Malheureusement, il est possible que ces traitements échouent. On parle de l’échec d’un traitement quand :

  • il y a une nouvelle poussée,
  • l’IRM montre au moins trois nouvelles lésions en un an.

Dans ce cas, il faut envisager de passer à un produit de deuxième ligne beaucoup plus agressif du point de vue immunologique. Ces produits ne sont disponibles qu’en pharmacie hospitalière et sont prescrits par un neurologue spécialisé dans la sclérose en plaques.

  • Natalizumab : Tysabri® est le plus ancien des produits de deuxième ligne ; c’est un anticorps monoclonal administré par perfusion toutes les 4 semaines ; il bloque une molécule présente sur les lymphocytes activés et les empêche de traverser la barrière hématoencéphalique. Il s’agit d’un produit qui fonctionne bien et qui, malheureusement, inhibe également un processus de défense physiologique qui, dans certains cas, cause une encéphalite causée par le virus John Cunningham.
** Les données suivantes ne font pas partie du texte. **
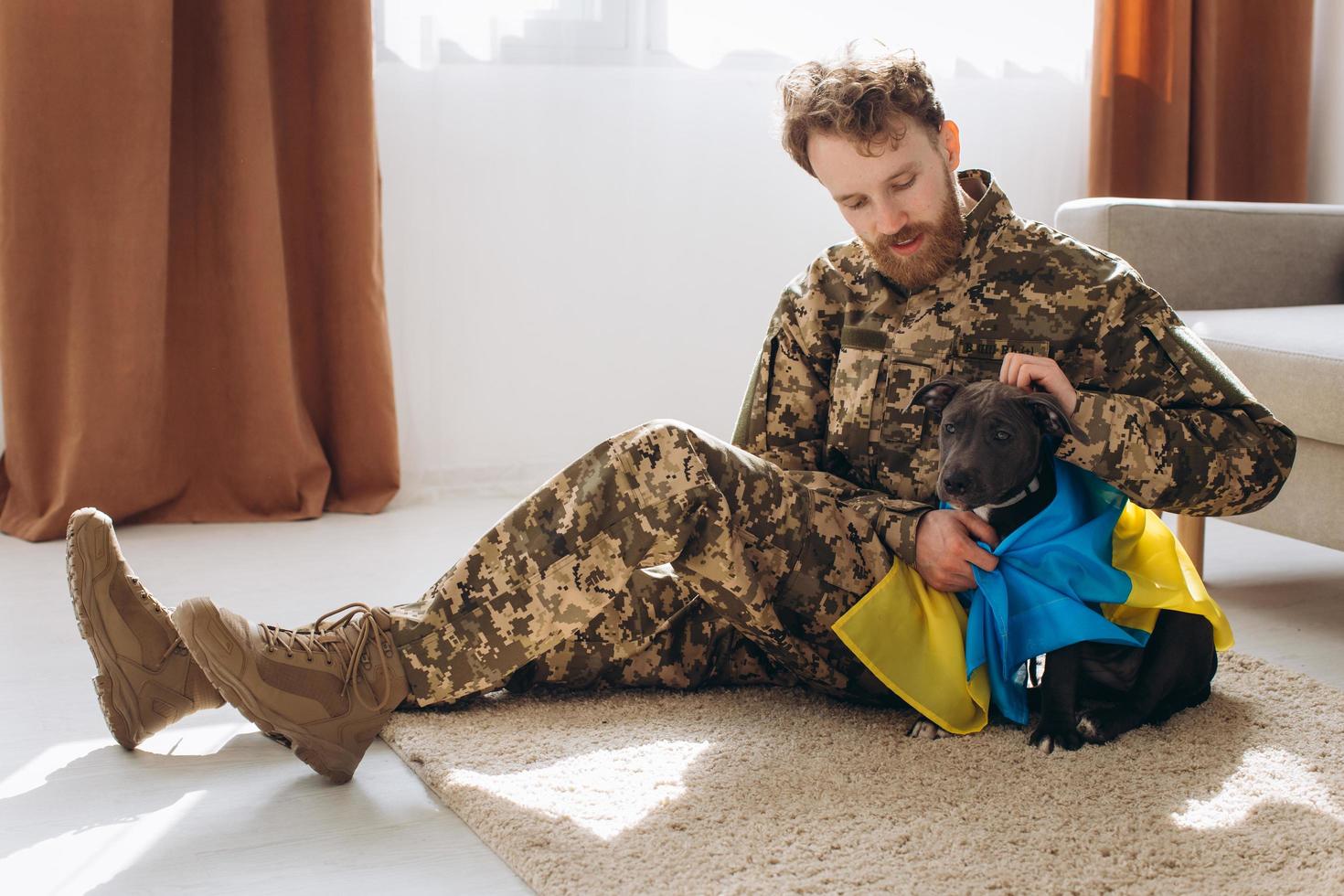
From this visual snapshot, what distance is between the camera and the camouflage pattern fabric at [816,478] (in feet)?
5.55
Les personnes qui sont porteuses de ce virus et qui reçoivent un traitement au natalizumab d’une durée de plus de 2 ans sont à risque d’encéphalite pour 1 personne sur 100. 50 % environ des personnes sont porteuses du virus.
  • Fingolimod : Gilenya®, inhibe également la circulation des lymphocytes inflammatoires non pas au niveau du cerveau, mais au niveau des lympheganglions ; le traitement est oral : 1 comprimé par jour. La première admission devrait avoir lieu à l’hôpital. Il faut également s’assurer que la personne possède suffisamment d’anticorps contre le virus de la varicelle.
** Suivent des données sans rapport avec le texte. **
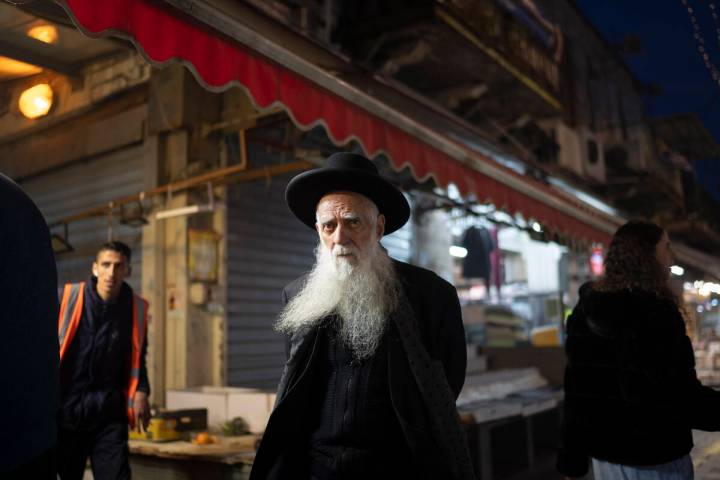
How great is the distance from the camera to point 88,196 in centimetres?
938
Les 3 produits de deuxième ligne suivants sont nouveaux :

  1. Alemtuzumab : Lemtrada® est un anticorps monoclonal qui détruit un nombre de lymphocytes inflammatoires s’écoulant librement, qui est administré par perfusion pendant 5 jours, à nouveau l’année d’après pendant 3 jours et les années suivantes ne nécessitent plus de traitement, sauf dans un petit nombre de cas où une troisième cure est donnée. Cependant, ce produit a beaucoup d’effets secondaires possibles, donc un test sanguin mensuel doit être effectué pendant 5 ans. En raison du risque accru d’effets secondaires, ce produit ne doit être prescrit que lorsque deux autres traitements ont échoué.
  2. Cladribine : Mavenclad® semble interrompre la cascade des réponses immunitaires impliquées dans la SEP par l’intermédiaire des lymphocytes B et T. Ce médicament est administré par voie orale.
  3. Ocrelizumab : Ocrevus®, un anticorps monoclonal qui élimine certains lymphocytes B et est administré par perfusion tous les 6 mois.